*TASK PROMPT*
Copy out every line of the rows below that contains the string "rule", treating uppercase and lowercase letters as different.

**** DATA LISTING

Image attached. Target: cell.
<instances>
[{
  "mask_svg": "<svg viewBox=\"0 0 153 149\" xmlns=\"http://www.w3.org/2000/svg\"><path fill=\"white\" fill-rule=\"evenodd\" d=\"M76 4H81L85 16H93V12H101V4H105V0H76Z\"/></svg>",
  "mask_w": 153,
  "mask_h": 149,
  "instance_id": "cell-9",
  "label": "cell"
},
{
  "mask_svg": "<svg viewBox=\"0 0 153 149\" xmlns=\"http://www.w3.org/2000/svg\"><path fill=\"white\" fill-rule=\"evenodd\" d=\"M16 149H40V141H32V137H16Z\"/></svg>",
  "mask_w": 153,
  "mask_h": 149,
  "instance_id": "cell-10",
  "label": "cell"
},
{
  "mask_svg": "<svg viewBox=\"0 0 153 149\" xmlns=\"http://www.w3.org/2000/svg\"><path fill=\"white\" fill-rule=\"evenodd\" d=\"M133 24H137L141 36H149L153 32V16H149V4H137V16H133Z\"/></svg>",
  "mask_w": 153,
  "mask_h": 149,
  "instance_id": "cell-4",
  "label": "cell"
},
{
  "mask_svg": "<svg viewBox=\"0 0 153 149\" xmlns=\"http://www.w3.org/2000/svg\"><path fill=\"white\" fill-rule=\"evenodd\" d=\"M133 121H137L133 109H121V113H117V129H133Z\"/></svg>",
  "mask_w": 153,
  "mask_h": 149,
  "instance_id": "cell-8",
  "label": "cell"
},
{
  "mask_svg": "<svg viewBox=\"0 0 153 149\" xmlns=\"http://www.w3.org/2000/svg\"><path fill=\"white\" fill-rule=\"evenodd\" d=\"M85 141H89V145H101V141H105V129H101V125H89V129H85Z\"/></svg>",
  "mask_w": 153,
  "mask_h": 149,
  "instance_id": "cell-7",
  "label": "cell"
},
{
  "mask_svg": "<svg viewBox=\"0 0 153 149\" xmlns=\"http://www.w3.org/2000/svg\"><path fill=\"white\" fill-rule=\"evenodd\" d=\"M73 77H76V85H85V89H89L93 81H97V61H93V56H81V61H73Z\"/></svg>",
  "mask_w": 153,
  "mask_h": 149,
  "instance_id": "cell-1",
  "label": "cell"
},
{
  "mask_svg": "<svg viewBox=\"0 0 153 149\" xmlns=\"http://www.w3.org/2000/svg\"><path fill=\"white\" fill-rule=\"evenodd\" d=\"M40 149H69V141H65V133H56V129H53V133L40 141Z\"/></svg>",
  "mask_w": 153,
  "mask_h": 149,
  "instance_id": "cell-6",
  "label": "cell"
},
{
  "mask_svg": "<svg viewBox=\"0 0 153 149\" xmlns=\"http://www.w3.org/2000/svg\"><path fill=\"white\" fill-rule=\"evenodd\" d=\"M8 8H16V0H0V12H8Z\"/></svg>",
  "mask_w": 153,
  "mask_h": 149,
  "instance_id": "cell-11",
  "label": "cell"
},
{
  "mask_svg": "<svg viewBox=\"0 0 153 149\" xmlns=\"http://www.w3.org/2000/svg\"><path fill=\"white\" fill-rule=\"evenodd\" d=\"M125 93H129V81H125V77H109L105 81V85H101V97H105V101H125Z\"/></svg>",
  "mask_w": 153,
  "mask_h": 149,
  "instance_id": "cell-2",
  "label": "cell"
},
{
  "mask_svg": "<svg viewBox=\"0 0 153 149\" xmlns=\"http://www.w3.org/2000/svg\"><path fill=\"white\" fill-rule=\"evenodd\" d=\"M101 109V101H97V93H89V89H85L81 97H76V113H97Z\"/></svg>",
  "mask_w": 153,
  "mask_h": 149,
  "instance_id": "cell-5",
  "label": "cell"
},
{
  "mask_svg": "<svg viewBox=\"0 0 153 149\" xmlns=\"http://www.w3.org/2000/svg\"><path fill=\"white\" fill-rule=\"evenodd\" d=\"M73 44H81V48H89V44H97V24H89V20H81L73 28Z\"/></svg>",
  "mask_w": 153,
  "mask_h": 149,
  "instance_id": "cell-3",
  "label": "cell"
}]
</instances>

********

*SOLUTION*
  "mask_svg": "<svg viewBox=\"0 0 153 149\" xmlns=\"http://www.w3.org/2000/svg\"><path fill=\"white\" fill-rule=\"evenodd\" d=\"M76 4H81L85 16H93V12H101V4H105V0H76Z\"/></svg>",
  "mask_svg": "<svg viewBox=\"0 0 153 149\" xmlns=\"http://www.w3.org/2000/svg\"><path fill=\"white\" fill-rule=\"evenodd\" d=\"M16 149H40V141H32V137H16Z\"/></svg>",
  "mask_svg": "<svg viewBox=\"0 0 153 149\" xmlns=\"http://www.w3.org/2000/svg\"><path fill=\"white\" fill-rule=\"evenodd\" d=\"M133 24H137L141 36H149L153 32V16H149V4H137V16H133Z\"/></svg>",
  "mask_svg": "<svg viewBox=\"0 0 153 149\" xmlns=\"http://www.w3.org/2000/svg\"><path fill=\"white\" fill-rule=\"evenodd\" d=\"M133 121H137L133 109H121V113H117V129H133Z\"/></svg>",
  "mask_svg": "<svg viewBox=\"0 0 153 149\" xmlns=\"http://www.w3.org/2000/svg\"><path fill=\"white\" fill-rule=\"evenodd\" d=\"M85 141H89V145H101V141H105V129H101V125H89V129H85Z\"/></svg>",
  "mask_svg": "<svg viewBox=\"0 0 153 149\" xmlns=\"http://www.w3.org/2000/svg\"><path fill=\"white\" fill-rule=\"evenodd\" d=\"M73 77H76V85H85V89H89L93 81H97V61H93V56H81V61H73Z\"/></svg>",
  "mask_svg": "<svg viewBox=\"0 0 153 149\" xmlns=\"http://www.w3.org/2000/svg\"><path fill=\"white\" fill-rule=\"evenodd\" d=\"M40 149H69V141H65V133H56V129H53V133L40 141Z\"/></svg>",
  "mask_svg": "<svg viewBox=\"0 0 153 149\" xmlns=\"http://www.w3.org/2000/svg\"><path fill=\"white\" fill-rule=\"evenodd\" d=\"M8 8H16V0H0V12H8Z\"/></svg>",
  "mask_svg": "<svg viewBox=\"0 0 153 149\" xmlns=\"http://www.w3.org/2000/svg\"><path fill=\"white\" fill-rule=\"evenodd\" d=\"M125 93H129V81H125V77H109L105 81V85H101V97H105V101H125Z\"/></svg>",
  "mask_svg": "<svg viewBox=\"0 0 153 149\" xmlns=\"http://www.w3.org/2000/svg\"><path fill=\"white\" fill-rule=\"evenodd\" d=\"M101 109V101H97V93H89V89H85L81 97H76V113H97Z\"/></svg>",
  "mask_svg": "<svg viewBox=\"0 0 153 149\" xmlns=\"http://www.w3.org/2000/svg\"><path fill=\"white\" fill-rule=\"evenodd\" d=\"M73 44H81V48H89V44H97V24H89V20H81L73 28Z\"/></svg>",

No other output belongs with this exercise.